**SCHRIFTELIJKE OPDRACHTEN:**
- a) Bewerk alstublieft een deel van de tekst over uitgaande nummers. Begin bij de woorden "Communicatie/trunks/055", stop na "internationaal formaat vereist." en zet overal "Landnummer" in plaats van "Landcode".
- b) Beantwoord deze vragen over de tekst over uitgaande nummers, elk op een eigen regel:
(i) Wat is de standaardinstelling voor normalisatie volgens E.164?
(ii) Welke voorvoegsels zijn het meest gebruikelijk?
(iii) Wanneer is een kengetal nodig?

**TEKST:**
━━━━━━━━━━
Stel in hoe de uitgaande nummers naar uw SIP-Provider geformatteerd worden. De standaardwaarden werken bij de meeste SIP-providers.

Communicatie/trunks/055

  • Stuur genormaliseerd E.164 nummer: normalisatie volgens E.164 staat standaard AAN.
  • Prefix E.164 nummer met []: Welk voorvoegsel moet worden gebruik. Meest gebruikelijk is “00” of ”+” en soms niets.
  • Landcode: standaard leeg. Alleen nodig als uw SIP-provider een internationaal formaat vereist.
  • Kengetal: standaard leeg. Alleen nodig als u lokale nummers wilt bellen. In dat geval moet u het belplan aanpassen zodat het nummer dat u gebruikt voor lokale gesprekken herkend wordt.
━━━━━━━━━━
**RUWE GEGEVENS:**
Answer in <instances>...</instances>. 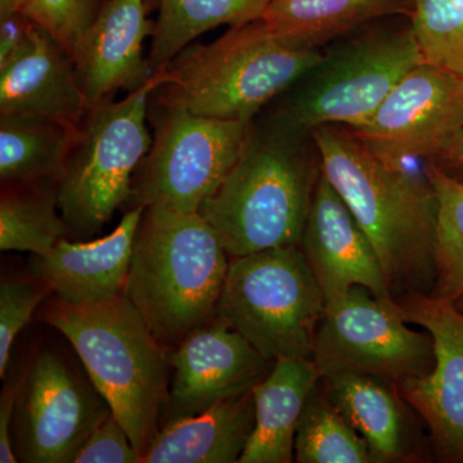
━━━━━━━━━━
**UITVOER OP VOLGORDE:**
- a)
Communicatie/trunks/055

  • Stuur genormaliseerd E.164 nummer: normalisatie volgens E.164 staat standaard AAN.
  • Prefix E.164 nummer met []: Welk voorvoegsel moet worden gebruik. Meest gebruikelijk is “00” of ”+” en soms niets.
  • Landnummer: standaard leeg. Alleen nodig als uw SIP-provider een internationaal formaat vereist.

- b)
(i) Normalisatie volgens E.164 staat standaard AAN.
(ii) Meest gebruikelijk zijn "00" of "+".
(iii) Alleen als u lokale nummers wilt bellen.